[Start Given text]

-
Notifications
You must be signed in to change notification settings - Fork 0
perf: eliminate post-hoc cross-batch reference fixup by fixing container processing order #397
Description
Background
During a Full Import, JIM processes LDAP containers in database ID order. Because `OU=Entitlements` (groups) has a lower DB ID than `OU=Users`, groups are inserted in an earlier batch than the users they reference. The per-batch reference resolver runs after each batch save, but at that point user CSOs still have `Id == Guid.Empty` (not yet persisted), so their `ReferenceValueId` FK cannot be set.
To work around this, a post-hoc SQL UPDATE (`FixupCrossBatchReferenceIdsAsync`) runs after all create batches complete, joining `UnresolvedReferenceValue` against secondary external ID attribute values to resolve any remaining FK NULLs.
Problem
The post-hoc UPDATE is a large multi-table JOIN across the entire `ConnectedSystemObjectAttributeValues` table. On large imports (MediumLarge: ~5,273 CSOs, ~448k attribute values) it was timing out against a cold fresh database with the default 30s command timeout. The fix was to extend the timeout to 300s — but this is a blunt instrument that does not scale well and provides no feedback to administrators when host resources are insufficient.

[End Given text]

— Goals —
1 - Answer these questions about the container processing order write-up, each in a few words:
(a) In what order does JIM process LDAP containers during a Full Import?
(b) What is the name of the post-hoc SQL UPDATE?
(c) What command timeout was chosen as the fix?
2 - Pick up the write-up on container processing order after its last sentence and continue it.

[Start Data]

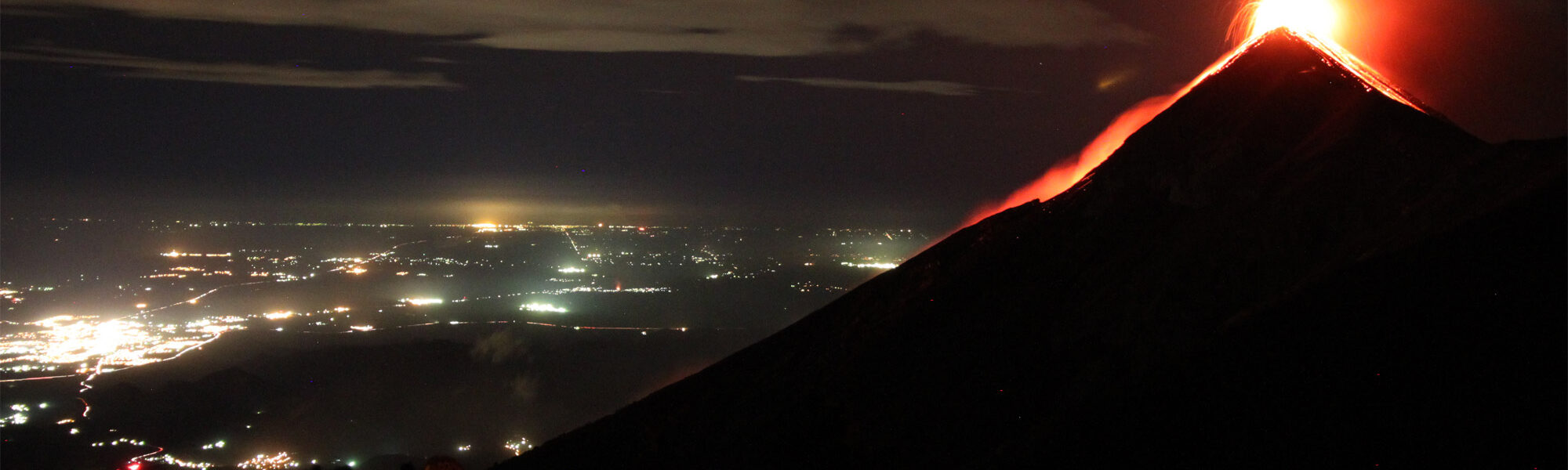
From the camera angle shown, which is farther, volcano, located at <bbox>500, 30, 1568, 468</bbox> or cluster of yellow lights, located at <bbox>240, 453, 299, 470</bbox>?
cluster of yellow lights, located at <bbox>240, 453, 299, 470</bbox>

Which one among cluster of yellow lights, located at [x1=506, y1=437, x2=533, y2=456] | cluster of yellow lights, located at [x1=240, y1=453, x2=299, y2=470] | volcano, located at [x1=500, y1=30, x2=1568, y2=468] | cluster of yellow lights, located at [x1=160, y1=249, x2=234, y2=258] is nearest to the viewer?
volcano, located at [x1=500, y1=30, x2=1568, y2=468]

[End Data]

— Responses to the tasks —
1 -
(a) Database ID order.
(b) `FixupCrossBatchReferenceIdsAsync`.
(c) 300s.

2 -
Two partial indexes were added to mitigate query performance, but the fundamental issue remains: the fixup should not be necessary at all.
Preferred Fix
Sort containers by DB ID descending (or use a smarter ordering) before batching so that referenced objects (users) are inserted before the objects that reference them (groups). This would allow the existing per-batch resolver to handle all references inline, eliminating the need for `FixupCrossBatchReferenceIdsAsync` entirely.
Alternatively, process containers in two passes: first all non-reference-holding object types, then all reference-holding types. Or detect reference attributes during schema import and order containers accordingly.
Additional Considerations
For very large deployments (XLarge: 100k+ users), deployment documentation should note DB I/O requirements — similar to the existing note that XLarge requires 20+ GB host RAM.
Cleanup When This Is Implemented
Once the root cause is fixed, remove the band-aid:
- Remove the 300s command timeout from `FixupCrossBatchReferenceIdsAsync` in `ConnectedSystemRepository`
- Remove the `FixupCrossBatchReferenceIdsAsync` call in `SyncImportTaskProcessor`
- Remove the `FixupCrossBatchReferenceIdsAsync` method from the repository, application server, and interface
Indexes: The two partial indexes added as mitigation should be retained regardless — they benefit delta imports and any other reference resolution path, not just the post-hoc fixup. Do not remove them as part of this issue.
Acceptance Criteria
- Full Import of Scenario 8 MediumLarge completes without the post-hoc fixup query
- `FixupCrossBatchReferenceIdsAsync` is removed (call site, method, and interface declaration)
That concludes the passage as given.